P2P researchers are working with the Harvard mechanism design group on implementing the “Nobel prize winning” mechanism design theory into their BitTorrent client. The ultimate goal is to keep people sharing as much as possible without imposing share ratio sanctions.
Last week the Nobel Prize in Economics was awarded to Hurwicz, Maskin and Myerson for laying the foundations of the mechanism design theory. Interestingly, a practical implementation of this theory being worked on by P2P researchers. They believe that the principles from the mechanism design theory can be used to motivate people to share.
TorrentFreak spoke to Dr. Ir. Johan Pouwelse, researcher on P2P technology at Delft University of Technology, who is currently working with the Harvard mechanism design group. He told us: “We use the Nobel prize winning theory as a recipe for improving BitTorrent.”
A lot of people probably wonder how an economical theory can improve the performance of a BitTorrent client, Pouwelse explains: “A structured scientific advancement of P2P file sharing was really lacking. With Mechanism Design we can go beyond the current trial-and-error methodology. We are working on a mechanism design based solution for all 9 elementary actions in P2P by using a distributed reputation system and mechanism that does not degrade to a single shot prisoners dilemma, such as BitTorrent tit-fot-tat”
What Pouwelse is basically saying is that the mechanism design theory will be used to improve download speed and to make sure that content will be available for the long run, even when it’s not really popular. This is especially useful in BitTorrent streaming solutions where the incentive to keep sharing is relatively low.

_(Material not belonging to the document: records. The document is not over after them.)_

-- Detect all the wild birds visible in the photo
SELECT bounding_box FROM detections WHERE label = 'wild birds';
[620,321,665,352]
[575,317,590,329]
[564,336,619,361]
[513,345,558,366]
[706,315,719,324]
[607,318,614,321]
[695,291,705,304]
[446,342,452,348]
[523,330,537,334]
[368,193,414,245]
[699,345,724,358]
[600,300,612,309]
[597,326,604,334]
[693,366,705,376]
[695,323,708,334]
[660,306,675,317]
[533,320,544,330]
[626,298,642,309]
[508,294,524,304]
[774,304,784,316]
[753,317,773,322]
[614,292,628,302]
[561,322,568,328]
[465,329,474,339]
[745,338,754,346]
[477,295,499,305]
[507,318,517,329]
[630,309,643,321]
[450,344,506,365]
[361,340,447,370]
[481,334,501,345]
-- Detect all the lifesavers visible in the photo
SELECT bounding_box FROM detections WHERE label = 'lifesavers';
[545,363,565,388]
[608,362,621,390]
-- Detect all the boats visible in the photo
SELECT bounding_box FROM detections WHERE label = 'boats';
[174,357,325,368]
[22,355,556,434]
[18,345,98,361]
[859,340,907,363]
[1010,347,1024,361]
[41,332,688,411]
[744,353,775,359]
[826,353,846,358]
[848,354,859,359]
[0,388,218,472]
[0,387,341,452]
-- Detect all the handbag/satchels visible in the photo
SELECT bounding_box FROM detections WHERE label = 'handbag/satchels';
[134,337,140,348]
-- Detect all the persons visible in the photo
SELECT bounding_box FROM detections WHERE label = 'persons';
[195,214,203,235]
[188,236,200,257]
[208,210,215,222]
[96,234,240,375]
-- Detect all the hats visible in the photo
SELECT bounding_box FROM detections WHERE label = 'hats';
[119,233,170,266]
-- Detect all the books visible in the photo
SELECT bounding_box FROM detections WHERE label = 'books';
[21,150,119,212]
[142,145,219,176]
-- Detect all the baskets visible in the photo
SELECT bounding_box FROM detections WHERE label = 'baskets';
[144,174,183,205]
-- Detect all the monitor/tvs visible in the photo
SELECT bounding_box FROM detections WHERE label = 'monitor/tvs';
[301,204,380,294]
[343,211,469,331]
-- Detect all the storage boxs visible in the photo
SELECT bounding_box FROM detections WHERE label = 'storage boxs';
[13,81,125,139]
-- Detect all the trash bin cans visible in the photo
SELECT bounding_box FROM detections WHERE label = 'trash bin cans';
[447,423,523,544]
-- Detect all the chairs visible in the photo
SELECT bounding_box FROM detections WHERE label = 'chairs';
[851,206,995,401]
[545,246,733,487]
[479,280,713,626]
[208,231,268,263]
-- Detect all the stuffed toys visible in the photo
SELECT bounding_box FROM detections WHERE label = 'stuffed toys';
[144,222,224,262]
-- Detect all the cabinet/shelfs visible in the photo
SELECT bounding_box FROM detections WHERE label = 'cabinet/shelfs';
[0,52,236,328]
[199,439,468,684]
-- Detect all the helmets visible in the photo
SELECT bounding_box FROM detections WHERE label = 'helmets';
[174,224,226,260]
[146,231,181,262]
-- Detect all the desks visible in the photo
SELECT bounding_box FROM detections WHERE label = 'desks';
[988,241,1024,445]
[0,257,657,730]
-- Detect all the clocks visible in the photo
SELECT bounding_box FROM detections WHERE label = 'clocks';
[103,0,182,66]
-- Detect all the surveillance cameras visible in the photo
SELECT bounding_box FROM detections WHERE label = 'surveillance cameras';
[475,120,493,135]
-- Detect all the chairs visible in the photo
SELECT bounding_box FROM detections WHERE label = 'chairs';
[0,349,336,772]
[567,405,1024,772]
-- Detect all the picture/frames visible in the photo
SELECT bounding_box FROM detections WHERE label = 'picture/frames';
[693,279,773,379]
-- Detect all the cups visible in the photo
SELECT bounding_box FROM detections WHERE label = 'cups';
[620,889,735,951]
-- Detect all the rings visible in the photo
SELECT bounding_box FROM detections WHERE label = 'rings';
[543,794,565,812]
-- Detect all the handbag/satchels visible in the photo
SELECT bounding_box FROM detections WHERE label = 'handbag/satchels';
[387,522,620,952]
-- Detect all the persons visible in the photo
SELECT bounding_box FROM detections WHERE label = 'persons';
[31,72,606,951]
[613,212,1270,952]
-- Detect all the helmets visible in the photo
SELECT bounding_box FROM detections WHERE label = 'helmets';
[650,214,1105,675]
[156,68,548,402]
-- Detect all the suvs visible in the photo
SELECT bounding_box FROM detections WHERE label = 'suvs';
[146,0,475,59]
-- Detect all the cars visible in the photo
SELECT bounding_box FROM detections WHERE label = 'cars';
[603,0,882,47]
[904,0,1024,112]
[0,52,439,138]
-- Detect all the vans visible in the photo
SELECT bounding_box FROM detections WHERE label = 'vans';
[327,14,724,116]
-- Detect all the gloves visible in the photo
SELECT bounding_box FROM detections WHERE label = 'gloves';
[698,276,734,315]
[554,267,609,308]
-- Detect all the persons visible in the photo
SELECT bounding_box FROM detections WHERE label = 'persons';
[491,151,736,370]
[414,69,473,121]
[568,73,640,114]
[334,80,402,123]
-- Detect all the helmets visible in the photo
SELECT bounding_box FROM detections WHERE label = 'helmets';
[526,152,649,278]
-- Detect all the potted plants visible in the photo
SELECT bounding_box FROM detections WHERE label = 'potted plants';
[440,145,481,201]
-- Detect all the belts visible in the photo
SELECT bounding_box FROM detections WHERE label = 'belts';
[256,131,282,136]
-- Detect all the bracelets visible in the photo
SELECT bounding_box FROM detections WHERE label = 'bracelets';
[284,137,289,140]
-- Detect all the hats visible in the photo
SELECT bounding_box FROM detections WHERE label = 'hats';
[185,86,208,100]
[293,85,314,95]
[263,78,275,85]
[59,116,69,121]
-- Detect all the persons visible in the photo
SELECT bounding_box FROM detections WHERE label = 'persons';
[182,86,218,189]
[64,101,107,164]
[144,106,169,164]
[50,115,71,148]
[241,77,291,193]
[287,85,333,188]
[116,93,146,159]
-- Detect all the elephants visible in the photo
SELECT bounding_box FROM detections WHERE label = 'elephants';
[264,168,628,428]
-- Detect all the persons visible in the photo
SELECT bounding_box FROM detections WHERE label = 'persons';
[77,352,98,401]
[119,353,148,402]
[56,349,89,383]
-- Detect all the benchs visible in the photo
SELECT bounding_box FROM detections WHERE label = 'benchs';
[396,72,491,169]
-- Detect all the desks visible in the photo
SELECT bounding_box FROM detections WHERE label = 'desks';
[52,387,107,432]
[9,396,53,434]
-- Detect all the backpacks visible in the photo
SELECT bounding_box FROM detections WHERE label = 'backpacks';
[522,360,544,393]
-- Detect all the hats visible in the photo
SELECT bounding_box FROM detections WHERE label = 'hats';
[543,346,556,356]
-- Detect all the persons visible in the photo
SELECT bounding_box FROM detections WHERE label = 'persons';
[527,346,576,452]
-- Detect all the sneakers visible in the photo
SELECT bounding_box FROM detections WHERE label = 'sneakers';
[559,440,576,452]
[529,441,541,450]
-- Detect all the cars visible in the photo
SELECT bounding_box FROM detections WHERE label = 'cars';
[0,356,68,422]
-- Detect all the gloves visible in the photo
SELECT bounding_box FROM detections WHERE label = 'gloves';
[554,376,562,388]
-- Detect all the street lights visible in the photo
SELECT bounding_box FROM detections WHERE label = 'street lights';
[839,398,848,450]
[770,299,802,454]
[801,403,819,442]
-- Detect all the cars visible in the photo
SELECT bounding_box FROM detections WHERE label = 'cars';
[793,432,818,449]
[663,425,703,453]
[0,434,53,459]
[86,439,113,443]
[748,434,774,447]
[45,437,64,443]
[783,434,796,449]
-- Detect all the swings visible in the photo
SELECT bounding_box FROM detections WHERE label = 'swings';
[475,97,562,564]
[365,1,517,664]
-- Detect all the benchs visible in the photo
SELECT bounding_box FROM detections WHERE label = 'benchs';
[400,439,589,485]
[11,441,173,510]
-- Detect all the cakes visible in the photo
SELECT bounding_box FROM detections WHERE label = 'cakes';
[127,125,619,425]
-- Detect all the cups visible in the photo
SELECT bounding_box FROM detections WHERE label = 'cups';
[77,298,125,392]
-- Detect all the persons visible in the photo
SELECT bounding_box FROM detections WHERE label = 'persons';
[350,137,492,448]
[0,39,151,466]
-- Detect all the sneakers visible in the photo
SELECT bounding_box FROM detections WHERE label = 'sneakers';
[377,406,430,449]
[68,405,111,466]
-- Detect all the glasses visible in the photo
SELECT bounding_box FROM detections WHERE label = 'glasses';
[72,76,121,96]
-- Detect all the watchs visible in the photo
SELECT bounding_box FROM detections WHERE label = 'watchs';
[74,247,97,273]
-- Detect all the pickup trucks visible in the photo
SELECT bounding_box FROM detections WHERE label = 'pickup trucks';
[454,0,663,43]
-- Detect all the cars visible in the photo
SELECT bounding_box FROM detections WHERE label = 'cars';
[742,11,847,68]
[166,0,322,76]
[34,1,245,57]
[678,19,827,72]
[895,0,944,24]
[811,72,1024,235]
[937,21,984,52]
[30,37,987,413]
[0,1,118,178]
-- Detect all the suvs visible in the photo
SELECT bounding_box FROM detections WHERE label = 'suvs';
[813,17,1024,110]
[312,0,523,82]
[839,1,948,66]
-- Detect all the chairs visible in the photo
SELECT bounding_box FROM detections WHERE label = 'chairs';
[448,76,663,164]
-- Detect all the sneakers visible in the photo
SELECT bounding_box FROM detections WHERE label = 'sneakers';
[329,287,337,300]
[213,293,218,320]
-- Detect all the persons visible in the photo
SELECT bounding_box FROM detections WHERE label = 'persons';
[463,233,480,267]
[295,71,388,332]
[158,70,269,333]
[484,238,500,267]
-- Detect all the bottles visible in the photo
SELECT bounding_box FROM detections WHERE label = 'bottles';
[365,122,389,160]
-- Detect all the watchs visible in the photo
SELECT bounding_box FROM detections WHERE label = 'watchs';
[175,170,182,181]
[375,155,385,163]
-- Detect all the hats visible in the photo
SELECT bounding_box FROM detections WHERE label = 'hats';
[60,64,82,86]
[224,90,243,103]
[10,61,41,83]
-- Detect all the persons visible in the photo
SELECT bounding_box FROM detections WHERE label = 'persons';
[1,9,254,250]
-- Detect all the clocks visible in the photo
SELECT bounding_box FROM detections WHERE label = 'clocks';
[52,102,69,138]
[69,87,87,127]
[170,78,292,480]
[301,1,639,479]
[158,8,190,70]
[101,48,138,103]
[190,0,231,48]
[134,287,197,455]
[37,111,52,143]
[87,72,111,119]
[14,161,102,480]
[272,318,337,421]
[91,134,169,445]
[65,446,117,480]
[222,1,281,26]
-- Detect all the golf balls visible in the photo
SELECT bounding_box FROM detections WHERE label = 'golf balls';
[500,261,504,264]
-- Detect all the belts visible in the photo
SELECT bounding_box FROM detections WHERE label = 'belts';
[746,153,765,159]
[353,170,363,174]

The Nobel-powered BitTorrent/P2P client supports both regular .torrent downloads, but can also be used to stream videos from YouTube and Liveleak. As we reported earlier, the client also enhances the standard tit-for-tat BitTorrent algorithms with a so called give-to-get algorithm where bandwidth is used as a currency.
It is good to see that – unlike what others claim – p2p innovation is still alive and kicking, even in the land of the free and the home of the RIAA/MPAA.